The album kicks off with the sprightly “Million Dollar Bill,” produced by Alicia Keys and Swizz Beats. The retro groove (buoyed by a disco-era Loleatta Holloway sample that pretty much provides the song’s bedrock) is a perfect fit for Whitney, who cut her teeth during the disco era. “Million Dollar Bill” is one of the best uptempo songs in her entire catalog. Other winners on the album include the island-spiced “Like I Never Left,” a duet with Akon that’s charming and lightweight. “I Didn’t Know My Own Strength” is a Diane Warren power ballad that a younger Whitney would’ve blown the speakers out on, but the song’s lyrics suit the more weathered, experienced Whitney. Peak-era Whitney would’ve delivered a powerhouse vocal performance, but 2009-era Whitney had the life experiences to make her rendering of the song believable.

A Whitney album (particularly one made in the 21st century) wouldn’t be a Whitney album without some head-scratchers.
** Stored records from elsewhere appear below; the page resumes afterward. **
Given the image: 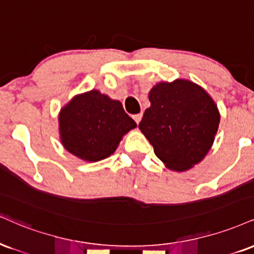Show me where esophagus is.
<instances>
[{"mask_svg":"<svg viewBox=\"0 0 254 254\" xmlns=\"http://www.w3.org/2000/svg\"><path fill=\"white\" fill-rule=\"evenodd\" d=\"M142 117H143V114H137V115L133 116V119H135V122L137 124H139V122H140V119H142Z\"/></svg>","mask_w":254,"mask_h":254,"instance_id":"1","label":"esophagus"}]
</instances>
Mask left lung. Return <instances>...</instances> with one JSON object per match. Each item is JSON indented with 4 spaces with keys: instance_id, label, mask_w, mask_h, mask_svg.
Returning <instances> with one entry per match:
<instances>
[{
    "instance_id": "obj_1",
    "label": "left lung",
    "mask_w": 254,
    "mask_h": 254,
    "mask_svg": "<svg viewBox=\"0 0 254 254\" xmlns=\"http://www.w3.org/2000/svg\"><path fill=\"white\" fill-rule=\"evenodd\" d=\"M151 105L138 127L154 146L155 155L176 172L203 160L220 123L214 100L193 81L158 82L150 90Z\"/></svg>"
}]
</instances>
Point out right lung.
I'll return each instance as SVG.
<instances>
[{"label": "right lung", "instance_id": "right-lung-1", "mask_svg": "<svg viewBox=\"0 0 254 254\" xmlns=\"http://www.w3.org/2000/svg\"><path fill=\"white\" fill-rule=\"evenodd\" d=\"M136 127L119 100L98 90L75 96L59 114L61 143L67 151L87 162L114 154L122 137Z\"/></svg>", "mask_w": 254, "mask_h": 254}]
</instances>
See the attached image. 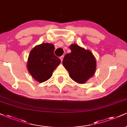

A cover of Leon Russell’s “A Song for You” (made famous by Donny Hathaway and the Carpenters, among many others) should’ve been a slam-dunk, but producers Stargate bury one of the best songs written in the last sixty years in some sort of electro-slush. It renders a commendable vocal by Whitney useless, and this atrocity would rank as the worst cover of “A Song for You” for a brief few years until an embarrassing version by Amy Winehouse (whose career has sad parallels with Whitney’s) surfaced on one of her posthumous albums. There’s also the presence of R. Kelly, who writes and produces two songs, including the title track (which I remember reading about in a Vibe Magazine interview from the mid ‘90s…how long was that song sitting on ice?) Neither of his contributions warrants much of a mention, as “I Look To You” is a fairly banal gospel ballad and “Salute” is generic 2009 pop.

I’m trying to put myself back into the mindset I was in on the day I bought this CD (having only heard a single or two), and I think I was pleasantly surprised that I Look To You ended up being as listenable as it was. The previous few years had been a bit of a trainwreck for Whitney, and the possibility existed that any new music from her could’ve been disastrous. Thankfully, I Look To You is not that. It’s not a work of genius either, but arguably Whitney never created that outside of a few specific songs spread across her catalog. I Look To You is pleasant, inoffensive and its primary distinction is that, sadly, it was the last album Whitney completed during her lifetime.